- DESCRIPTION OF THE TASK
With the images removed, write out every line below exactly.

- Collected data
::::::::::
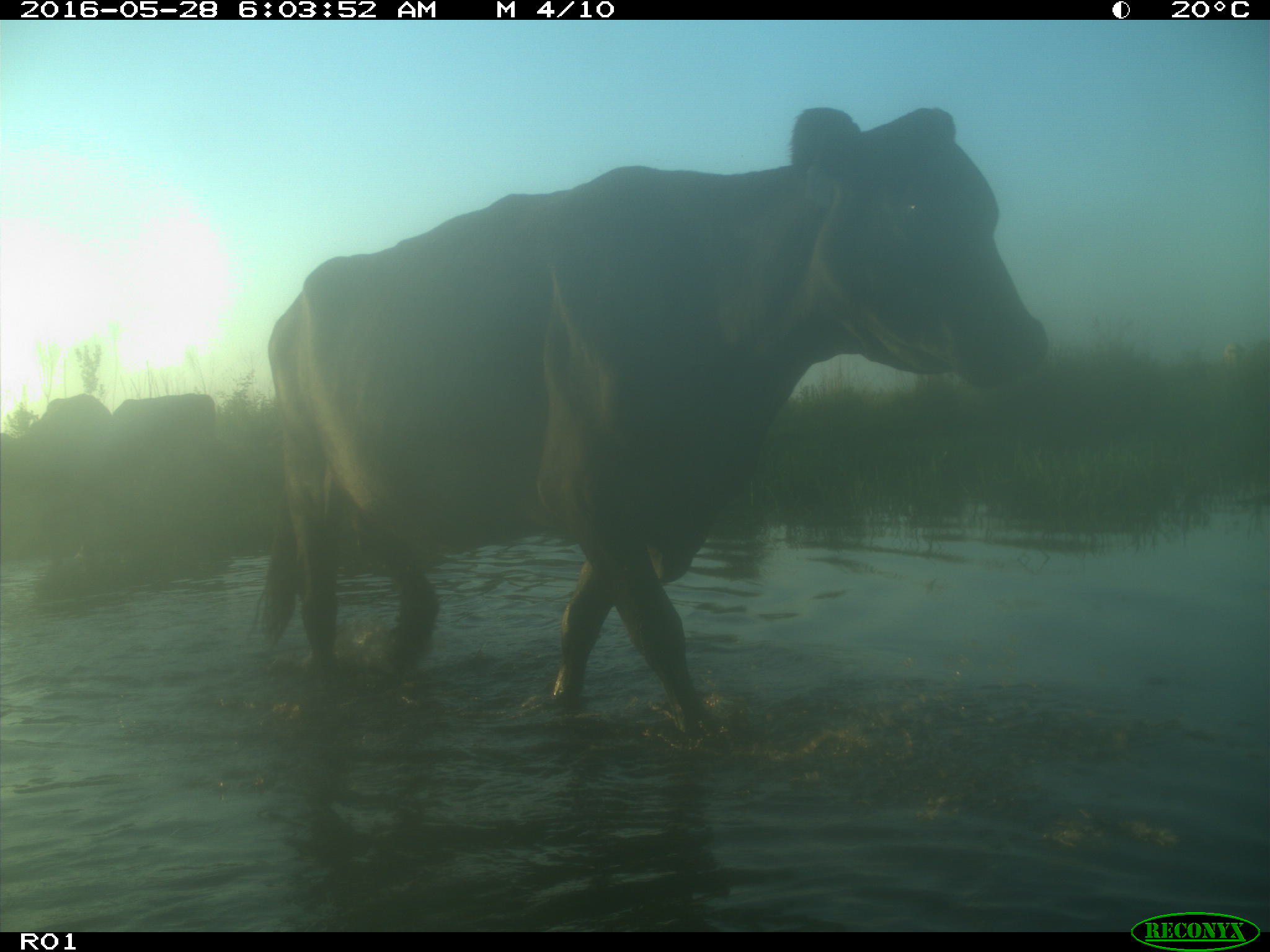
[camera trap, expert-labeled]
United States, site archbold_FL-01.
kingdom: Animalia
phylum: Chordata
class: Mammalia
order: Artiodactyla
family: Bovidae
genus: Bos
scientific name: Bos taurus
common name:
::::::::::
- RESULT
[camera trap, expert-labeled]
United States, site archbold_FL-01.
kingdom: Animalia
phylum: Chordata
class: Mammalia
order: Artiodactyla
family: Bovidae
genus: Bos
scientific name: Bos taurus
common name:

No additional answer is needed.